Tracked down by a detective for a satellite television service, a Michigan salesman was arrested yesterday at an amateur radio and computer show in Timonium on charges of selling equipment that could steal the signals -- and programming -- beamed down from space.

Authorities said the salesman was offering electronic equipment designed to pick up digital satellite signals -- including pay-per-view movies -- from the company DirecTV.

The arrest of Michael Paul Smeltzer resulted from a national search by the company's sleuth, James Wells of El Segundo, Calif., who works in DirecTV's Office of Signal Integrity and was aided by the U.S. Secret Service.

According to Bill Toohey, the county's police spokesman, department detectives received a call Friday from Wells, who said he had been tracking from fair to fair across the country a man selling equipment that would enable buyers to steal the firm's signal.
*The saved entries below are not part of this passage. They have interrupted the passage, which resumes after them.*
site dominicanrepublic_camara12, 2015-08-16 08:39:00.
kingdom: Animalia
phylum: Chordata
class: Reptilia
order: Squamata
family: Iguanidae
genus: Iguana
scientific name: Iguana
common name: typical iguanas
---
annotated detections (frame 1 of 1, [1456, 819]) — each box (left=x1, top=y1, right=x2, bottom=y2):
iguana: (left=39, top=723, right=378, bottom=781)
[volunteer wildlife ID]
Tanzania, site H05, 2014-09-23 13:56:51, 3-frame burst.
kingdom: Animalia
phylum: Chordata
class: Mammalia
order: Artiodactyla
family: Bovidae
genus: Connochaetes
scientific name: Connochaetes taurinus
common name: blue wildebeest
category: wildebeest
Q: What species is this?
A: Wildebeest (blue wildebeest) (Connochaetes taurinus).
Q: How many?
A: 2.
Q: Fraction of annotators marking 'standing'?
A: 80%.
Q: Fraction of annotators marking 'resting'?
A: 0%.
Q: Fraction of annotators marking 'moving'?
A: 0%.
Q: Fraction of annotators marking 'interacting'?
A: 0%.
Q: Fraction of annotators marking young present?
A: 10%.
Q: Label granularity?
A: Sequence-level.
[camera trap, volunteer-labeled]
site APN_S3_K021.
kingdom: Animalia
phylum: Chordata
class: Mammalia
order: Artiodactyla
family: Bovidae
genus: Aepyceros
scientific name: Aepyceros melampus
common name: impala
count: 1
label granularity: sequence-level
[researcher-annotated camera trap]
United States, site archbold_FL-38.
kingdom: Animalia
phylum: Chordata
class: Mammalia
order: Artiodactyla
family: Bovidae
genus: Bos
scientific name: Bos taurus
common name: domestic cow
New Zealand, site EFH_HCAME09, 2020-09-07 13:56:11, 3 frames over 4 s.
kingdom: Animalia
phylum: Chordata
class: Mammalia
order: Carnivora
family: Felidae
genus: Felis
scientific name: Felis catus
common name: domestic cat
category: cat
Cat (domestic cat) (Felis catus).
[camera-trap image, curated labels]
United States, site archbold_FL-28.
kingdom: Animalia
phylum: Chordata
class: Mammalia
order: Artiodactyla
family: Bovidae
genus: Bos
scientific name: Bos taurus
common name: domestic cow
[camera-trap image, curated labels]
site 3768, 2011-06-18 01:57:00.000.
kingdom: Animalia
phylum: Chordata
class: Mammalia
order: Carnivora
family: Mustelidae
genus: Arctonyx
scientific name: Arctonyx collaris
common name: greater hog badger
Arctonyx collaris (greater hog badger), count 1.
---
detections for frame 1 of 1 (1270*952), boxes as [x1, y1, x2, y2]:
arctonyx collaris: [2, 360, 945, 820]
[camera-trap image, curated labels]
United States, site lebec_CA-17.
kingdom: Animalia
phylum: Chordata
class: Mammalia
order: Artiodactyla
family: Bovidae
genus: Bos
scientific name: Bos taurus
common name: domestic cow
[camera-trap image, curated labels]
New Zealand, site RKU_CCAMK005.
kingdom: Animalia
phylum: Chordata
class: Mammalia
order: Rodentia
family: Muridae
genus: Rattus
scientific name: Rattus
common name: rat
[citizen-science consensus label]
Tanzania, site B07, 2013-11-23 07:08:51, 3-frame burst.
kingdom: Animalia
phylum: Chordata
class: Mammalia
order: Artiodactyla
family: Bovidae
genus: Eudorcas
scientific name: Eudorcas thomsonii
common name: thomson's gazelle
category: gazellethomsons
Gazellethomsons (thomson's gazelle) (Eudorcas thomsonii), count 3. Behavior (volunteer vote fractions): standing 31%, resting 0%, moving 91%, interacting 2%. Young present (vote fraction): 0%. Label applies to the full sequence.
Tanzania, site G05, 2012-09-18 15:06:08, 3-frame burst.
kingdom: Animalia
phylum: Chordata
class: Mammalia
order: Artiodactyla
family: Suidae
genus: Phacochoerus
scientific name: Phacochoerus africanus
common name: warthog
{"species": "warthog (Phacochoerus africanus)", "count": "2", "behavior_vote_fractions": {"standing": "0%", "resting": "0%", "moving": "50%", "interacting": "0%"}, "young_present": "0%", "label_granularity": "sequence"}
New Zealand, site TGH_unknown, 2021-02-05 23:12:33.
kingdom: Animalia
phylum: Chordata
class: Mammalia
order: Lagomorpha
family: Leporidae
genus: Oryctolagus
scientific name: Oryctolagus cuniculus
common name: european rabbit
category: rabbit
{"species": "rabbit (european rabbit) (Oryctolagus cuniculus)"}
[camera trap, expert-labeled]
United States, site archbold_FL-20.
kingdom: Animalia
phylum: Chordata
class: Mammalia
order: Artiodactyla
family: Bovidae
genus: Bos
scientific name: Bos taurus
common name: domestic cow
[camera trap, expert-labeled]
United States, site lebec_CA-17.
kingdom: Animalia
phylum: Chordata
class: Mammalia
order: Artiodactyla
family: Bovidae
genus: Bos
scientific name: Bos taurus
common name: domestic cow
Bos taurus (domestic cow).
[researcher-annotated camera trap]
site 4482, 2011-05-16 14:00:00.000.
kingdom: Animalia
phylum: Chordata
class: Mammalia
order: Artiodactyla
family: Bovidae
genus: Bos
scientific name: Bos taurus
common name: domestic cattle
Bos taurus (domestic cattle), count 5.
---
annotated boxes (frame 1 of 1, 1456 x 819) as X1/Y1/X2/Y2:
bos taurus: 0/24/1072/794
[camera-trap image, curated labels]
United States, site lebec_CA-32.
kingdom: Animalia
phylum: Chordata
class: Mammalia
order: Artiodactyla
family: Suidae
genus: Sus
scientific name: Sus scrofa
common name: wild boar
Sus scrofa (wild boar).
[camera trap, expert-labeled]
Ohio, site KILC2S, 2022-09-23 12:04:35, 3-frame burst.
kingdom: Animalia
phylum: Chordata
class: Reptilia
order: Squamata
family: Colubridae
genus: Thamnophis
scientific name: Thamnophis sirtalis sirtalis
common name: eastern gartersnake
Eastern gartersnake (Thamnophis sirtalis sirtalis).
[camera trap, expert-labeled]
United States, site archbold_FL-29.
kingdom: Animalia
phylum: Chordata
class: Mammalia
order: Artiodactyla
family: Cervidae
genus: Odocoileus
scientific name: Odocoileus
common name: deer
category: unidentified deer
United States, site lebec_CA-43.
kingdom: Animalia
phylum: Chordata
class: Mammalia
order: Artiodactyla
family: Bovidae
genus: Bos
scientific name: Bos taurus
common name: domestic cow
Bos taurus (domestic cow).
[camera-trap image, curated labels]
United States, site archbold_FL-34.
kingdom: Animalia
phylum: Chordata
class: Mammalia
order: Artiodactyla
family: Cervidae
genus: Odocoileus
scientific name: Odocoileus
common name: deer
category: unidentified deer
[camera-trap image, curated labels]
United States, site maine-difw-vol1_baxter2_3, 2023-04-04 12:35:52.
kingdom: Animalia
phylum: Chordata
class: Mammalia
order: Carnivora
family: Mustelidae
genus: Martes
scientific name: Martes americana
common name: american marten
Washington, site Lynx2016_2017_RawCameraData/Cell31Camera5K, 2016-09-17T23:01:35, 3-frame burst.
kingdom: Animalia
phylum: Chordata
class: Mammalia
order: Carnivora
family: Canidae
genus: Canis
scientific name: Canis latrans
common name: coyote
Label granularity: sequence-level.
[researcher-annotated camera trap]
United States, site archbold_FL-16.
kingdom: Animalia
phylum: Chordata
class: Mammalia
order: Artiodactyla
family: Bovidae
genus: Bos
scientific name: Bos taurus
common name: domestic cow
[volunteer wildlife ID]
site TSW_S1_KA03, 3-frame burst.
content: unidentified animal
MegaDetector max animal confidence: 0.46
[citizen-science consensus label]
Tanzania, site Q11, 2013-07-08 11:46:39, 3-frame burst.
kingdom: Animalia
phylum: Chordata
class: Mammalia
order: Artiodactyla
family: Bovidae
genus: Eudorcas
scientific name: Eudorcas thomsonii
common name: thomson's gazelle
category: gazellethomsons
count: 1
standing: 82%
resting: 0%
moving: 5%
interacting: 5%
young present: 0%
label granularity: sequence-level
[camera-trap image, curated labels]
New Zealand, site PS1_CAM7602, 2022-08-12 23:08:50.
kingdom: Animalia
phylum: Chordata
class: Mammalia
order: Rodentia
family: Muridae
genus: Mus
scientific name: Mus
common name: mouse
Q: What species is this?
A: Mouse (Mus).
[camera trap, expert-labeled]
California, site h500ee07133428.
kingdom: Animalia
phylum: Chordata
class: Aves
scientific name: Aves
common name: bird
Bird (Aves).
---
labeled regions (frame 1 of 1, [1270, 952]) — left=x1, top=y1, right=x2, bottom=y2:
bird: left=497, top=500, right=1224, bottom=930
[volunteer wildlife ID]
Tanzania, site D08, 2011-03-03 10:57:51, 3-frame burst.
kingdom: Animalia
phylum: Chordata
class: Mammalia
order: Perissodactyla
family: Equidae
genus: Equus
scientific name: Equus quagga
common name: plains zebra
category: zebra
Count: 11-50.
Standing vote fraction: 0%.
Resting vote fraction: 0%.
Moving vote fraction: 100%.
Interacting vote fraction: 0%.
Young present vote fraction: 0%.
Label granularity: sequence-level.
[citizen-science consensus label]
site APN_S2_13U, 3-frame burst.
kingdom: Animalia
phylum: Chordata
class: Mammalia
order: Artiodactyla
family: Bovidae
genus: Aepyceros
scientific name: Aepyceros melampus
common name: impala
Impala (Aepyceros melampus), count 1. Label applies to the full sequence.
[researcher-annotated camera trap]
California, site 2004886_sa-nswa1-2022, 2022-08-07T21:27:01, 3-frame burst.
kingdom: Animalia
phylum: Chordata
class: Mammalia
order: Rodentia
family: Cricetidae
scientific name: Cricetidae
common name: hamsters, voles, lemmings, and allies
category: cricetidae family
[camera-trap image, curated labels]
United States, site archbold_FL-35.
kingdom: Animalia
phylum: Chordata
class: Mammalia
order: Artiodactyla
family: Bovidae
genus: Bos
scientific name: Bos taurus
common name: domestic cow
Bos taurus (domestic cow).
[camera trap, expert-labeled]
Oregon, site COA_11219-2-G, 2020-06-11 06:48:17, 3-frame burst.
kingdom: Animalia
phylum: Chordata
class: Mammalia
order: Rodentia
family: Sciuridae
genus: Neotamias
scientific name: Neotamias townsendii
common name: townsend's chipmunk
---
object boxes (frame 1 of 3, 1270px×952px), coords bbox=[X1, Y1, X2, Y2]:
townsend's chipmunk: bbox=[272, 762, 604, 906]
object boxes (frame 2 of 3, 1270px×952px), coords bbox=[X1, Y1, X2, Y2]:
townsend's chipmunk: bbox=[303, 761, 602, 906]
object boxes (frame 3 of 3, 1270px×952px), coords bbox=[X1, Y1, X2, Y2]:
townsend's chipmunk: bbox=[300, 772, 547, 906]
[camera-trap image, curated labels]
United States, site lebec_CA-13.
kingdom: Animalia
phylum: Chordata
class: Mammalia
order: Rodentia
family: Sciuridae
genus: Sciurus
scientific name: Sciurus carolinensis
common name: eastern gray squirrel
Wells said the man could be found at the weekend show at the Timonium fairground's Cow Palace.

Accompanied yesterday by two plainclothes detectives and Sgt. Robert Derbyshire of the county's economic crimes unit, Wells pointed out the booth manned by Smeltzer, 50, of Beulah, Mich.

The detectives posed as a couple using DirecTV and approached the booth advertising "Smart Card Programmers for DSS [Direct Satellite Services] owners." One asked the salesman how the equipment would reduce their DirecTV bill, and he allegedly replied, "It would reduce it completely."

As a bonus, they were informed, the "smart card" would wipe out pay-per-view viewings from the previous month "so that you would not have to pay."

With $250 provided by DirecTV, the detectives bought the basic $149.95 kit, plus a $100 device alleged to block detection.

Then they arrested Smeltzer, confiscated $12,000 worth of equipment from his booth and his motel room in Essex, and booked him on two counts of satellite television fraud, four counts of illegal computer access, and one count of trademark counterfeiting -- all state charges, Derbyshire said.

Smeltzer was being held on $15,000 bail at the Cockeysville precinct, according to police.